» Passage shown
==============================

New Mexico’s children win! The court’s decision in Yazzie/Martinez v. State of New Mexico is a testament to the great potential of New Mexico’s children. The court found what we all know to be true – New Mexico’s children have just as much capacity to learn and thrive as children anywhere.

We don’t have to be bottom in the nation for academic outcomes; we don’t have to be bottom in the nation for children’s likelihood of success; we don’t have to be bottom in the nation for child poverty. The way up is through education.

The court recognized that education is the foundation of our democracy and our economy and that once the state meets its constitutional obligation and provides every child with a sufficient education – one that offers our children the opportunities they need to be college and career ready – we will all benefit, not just our children and families, but our economy and therefore the state overall.

The Yazzie case rests on two main principles. The first is that New Mexico’s children have just as much potential as children anywhere – so there is no good reason for the appalling academic outcomes. The second is that we know what we need to do to provide our children with a decent education – we’ve done the research, we’ve tried the programs, we know what programming and supports are necessary for all of New Mexico’s children to succeed.

==============================

» To do
[1] Answer these from the text on the Yazzie/Martinez decision:
(a) What does the text name as "the way up"?
(b) What did the court recognize education as the foundation of?
(c) How many main principles does the Yazzie case rest on?
[2] Reproduce the part of the text on the Yazzie/Martinez decision starting with "The court recognized" and going on through "the state overall.".

==============================

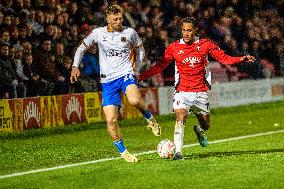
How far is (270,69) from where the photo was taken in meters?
28.4

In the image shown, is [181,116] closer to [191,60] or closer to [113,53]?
[191,60]

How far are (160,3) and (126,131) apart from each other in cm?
792

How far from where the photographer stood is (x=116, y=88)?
12.3 metres

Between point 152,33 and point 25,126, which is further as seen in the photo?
point 152,33

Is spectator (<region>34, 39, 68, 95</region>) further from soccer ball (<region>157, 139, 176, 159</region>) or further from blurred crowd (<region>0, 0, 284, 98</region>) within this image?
soccer ball (<region>157, 139, 176, 159</region>)

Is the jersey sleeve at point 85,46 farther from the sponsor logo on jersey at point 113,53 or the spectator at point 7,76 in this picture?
the spectator at point 7,76

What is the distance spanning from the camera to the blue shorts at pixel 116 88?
12289 millimetres

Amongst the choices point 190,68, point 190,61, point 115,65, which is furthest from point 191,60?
point 115,65

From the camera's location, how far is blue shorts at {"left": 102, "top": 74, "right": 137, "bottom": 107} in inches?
484

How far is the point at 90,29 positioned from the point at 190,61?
9.25m


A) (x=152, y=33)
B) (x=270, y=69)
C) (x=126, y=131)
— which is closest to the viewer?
(x=126, y=131)

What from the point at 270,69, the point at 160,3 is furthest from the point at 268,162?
the point at 270,69

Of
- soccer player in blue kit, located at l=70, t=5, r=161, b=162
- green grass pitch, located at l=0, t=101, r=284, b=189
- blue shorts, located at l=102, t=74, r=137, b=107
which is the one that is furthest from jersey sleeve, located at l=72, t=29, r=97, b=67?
green grass pitch, located at l=0, t=101, r=284, b=189

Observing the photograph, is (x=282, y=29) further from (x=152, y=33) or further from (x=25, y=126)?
(x=25, y=126)
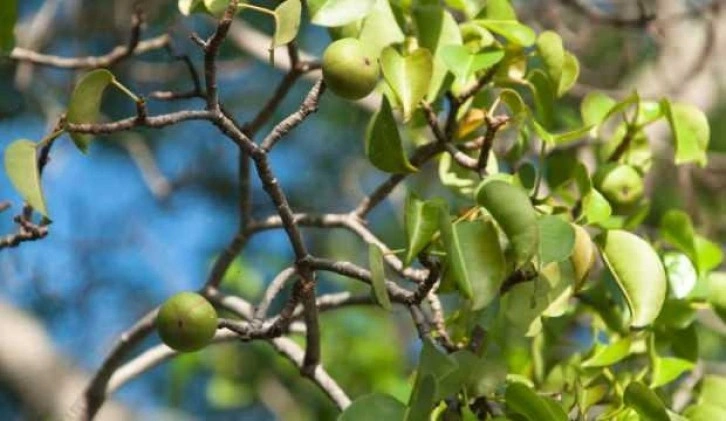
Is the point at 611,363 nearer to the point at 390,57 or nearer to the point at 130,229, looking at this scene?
the point at 390,57

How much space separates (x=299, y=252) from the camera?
0.77 meters

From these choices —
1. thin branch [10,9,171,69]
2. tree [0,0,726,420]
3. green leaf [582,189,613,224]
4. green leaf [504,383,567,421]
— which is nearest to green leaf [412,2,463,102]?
tree [0,0,726,420]

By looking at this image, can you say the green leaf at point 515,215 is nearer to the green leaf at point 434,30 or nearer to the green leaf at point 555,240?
the green leaf at point 555,240

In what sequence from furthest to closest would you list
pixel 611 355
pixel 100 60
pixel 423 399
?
pixel 100 60
pixel 611 355
pixel 423 399

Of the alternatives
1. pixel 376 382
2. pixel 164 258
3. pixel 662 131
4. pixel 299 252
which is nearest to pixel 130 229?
pixel 164 258

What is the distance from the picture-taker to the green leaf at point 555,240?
72 centimetres

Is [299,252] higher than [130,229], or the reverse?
[299,252]

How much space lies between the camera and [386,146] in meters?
0.84

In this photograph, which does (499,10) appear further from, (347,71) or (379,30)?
(347,71)

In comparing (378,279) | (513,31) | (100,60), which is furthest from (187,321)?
(100,60)

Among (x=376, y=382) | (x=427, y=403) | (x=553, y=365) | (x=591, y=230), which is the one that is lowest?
(x=376, y=382)

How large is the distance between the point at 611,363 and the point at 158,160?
2.44 m

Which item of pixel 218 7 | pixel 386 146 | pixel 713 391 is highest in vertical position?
pixel 218 7

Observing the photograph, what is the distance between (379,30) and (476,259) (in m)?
0.24
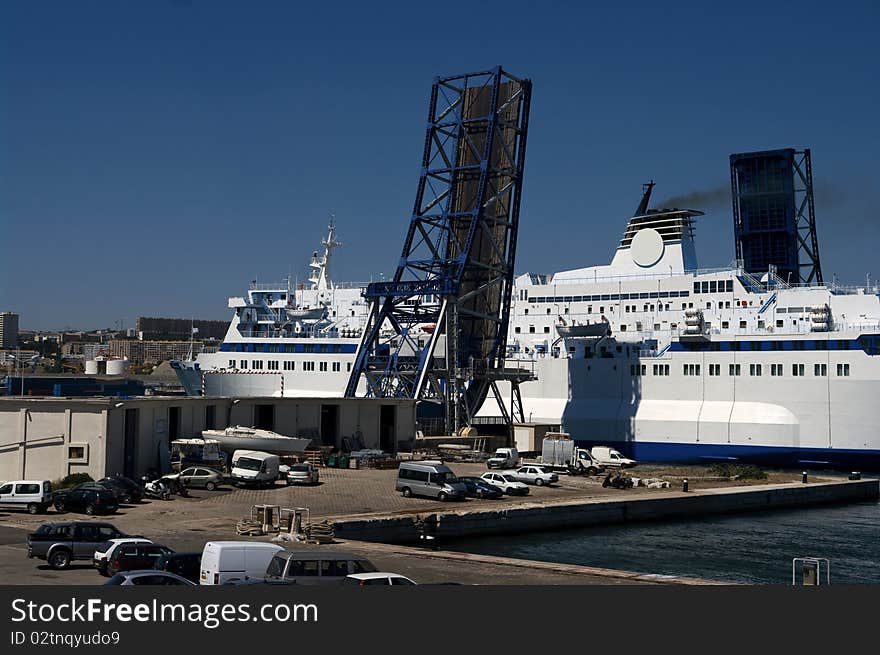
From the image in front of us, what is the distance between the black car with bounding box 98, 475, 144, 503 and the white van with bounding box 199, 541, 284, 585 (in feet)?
35.4

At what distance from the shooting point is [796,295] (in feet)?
160

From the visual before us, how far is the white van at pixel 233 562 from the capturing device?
41.5ft

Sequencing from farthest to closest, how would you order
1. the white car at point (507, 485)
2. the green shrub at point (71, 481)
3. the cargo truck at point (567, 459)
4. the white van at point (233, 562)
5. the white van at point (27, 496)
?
the cargo truck at point (567, 459) → the white car at point (507, 485) → the green shrub at point (71, 481) → the white van at point (27, 496) → the white van at point (233, 562)

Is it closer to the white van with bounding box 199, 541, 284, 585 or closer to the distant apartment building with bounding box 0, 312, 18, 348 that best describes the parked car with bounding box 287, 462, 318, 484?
the white van with bounding box 199, 541, 284, 585

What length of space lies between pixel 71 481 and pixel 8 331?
602 ft

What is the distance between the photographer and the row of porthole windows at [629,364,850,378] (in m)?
44.0

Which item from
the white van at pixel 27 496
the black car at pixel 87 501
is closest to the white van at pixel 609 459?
the black car at pixel 87 501

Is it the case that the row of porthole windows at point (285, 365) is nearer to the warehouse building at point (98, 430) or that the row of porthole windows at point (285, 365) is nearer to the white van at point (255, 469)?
the warehouse building at point (98, 430)

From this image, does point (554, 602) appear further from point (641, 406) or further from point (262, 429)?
point (641, 406)

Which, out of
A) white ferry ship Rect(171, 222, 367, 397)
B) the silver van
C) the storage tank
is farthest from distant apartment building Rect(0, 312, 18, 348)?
the silver van

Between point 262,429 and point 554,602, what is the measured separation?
87.8 ft

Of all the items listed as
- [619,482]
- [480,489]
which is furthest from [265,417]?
[619,482]

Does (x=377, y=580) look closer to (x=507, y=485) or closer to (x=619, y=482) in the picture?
(x=507, y=485)

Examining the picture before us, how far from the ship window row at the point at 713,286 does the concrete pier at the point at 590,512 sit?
1714cm
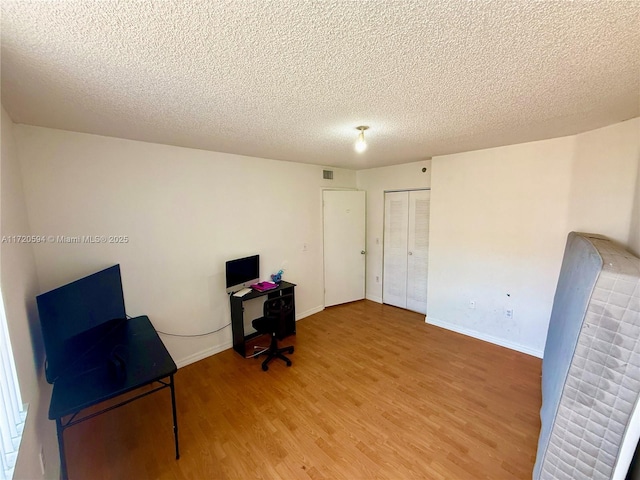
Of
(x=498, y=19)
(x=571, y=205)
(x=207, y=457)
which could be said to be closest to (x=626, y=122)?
(x=571, y=205)

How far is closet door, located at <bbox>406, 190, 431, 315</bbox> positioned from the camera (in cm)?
409

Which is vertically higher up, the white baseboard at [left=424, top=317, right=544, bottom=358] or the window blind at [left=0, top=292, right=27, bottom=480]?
the window blind at [left=0, top=292, right=27, bottom=480]

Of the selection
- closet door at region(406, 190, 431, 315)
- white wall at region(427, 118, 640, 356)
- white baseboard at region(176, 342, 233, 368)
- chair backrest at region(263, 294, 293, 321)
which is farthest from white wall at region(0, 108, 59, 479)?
closet door at region(406, 190, 431, 315)

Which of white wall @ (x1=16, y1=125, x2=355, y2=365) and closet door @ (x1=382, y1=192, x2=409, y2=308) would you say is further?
closet door @ (x1=382, y1=192, x2=409, y2=308)

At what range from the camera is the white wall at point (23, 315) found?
1221 mm

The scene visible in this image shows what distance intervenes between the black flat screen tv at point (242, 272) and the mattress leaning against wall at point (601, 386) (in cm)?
298

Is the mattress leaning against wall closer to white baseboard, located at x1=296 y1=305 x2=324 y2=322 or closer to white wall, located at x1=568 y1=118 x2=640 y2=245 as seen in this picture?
white wall, located at x1=568 y1=118 x2=640 y2=245

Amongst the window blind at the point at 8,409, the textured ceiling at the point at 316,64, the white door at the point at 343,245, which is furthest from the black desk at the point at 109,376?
the white door at the point at 343,245

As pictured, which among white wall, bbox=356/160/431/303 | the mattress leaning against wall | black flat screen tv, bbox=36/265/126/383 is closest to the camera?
the mattress leaning against wall

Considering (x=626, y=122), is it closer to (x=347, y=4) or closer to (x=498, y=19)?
(x=498, y=19)

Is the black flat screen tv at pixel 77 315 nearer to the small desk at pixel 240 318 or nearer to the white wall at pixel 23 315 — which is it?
the white wall at pixel 23 315

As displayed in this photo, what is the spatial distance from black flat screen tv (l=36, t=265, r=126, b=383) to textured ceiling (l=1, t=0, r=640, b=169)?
3.93ft

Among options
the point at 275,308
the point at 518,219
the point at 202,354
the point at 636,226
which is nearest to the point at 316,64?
the point at 275,308

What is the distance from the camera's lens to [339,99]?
5.35 feet
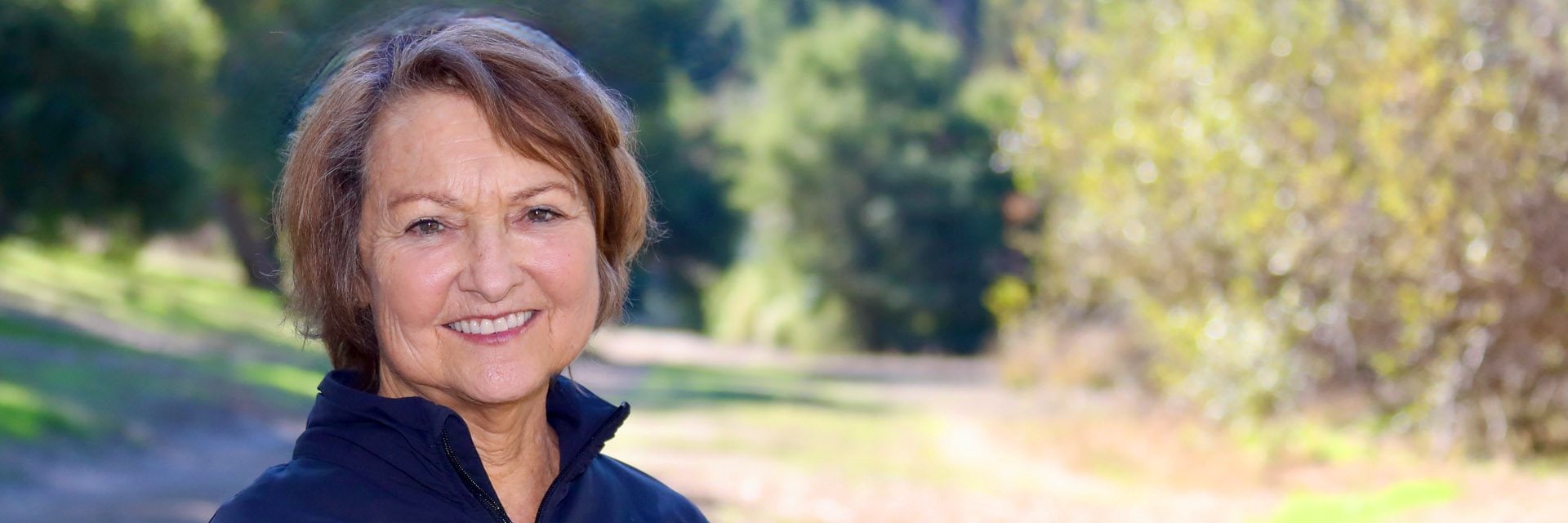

==============================

» Expected results
[1]
(a) Education.
(b) Our democracy and our economy.
(c) Two.

[2]
The court recognized that education is the foundation of our democracy and our economy and that once the state meets its constitutional obligation and provides every child with a sufficient education – one that offers our children the opportunities they need to be college and career ready – we will all benefit, not just our children and families, but our economy and therefore the state overall.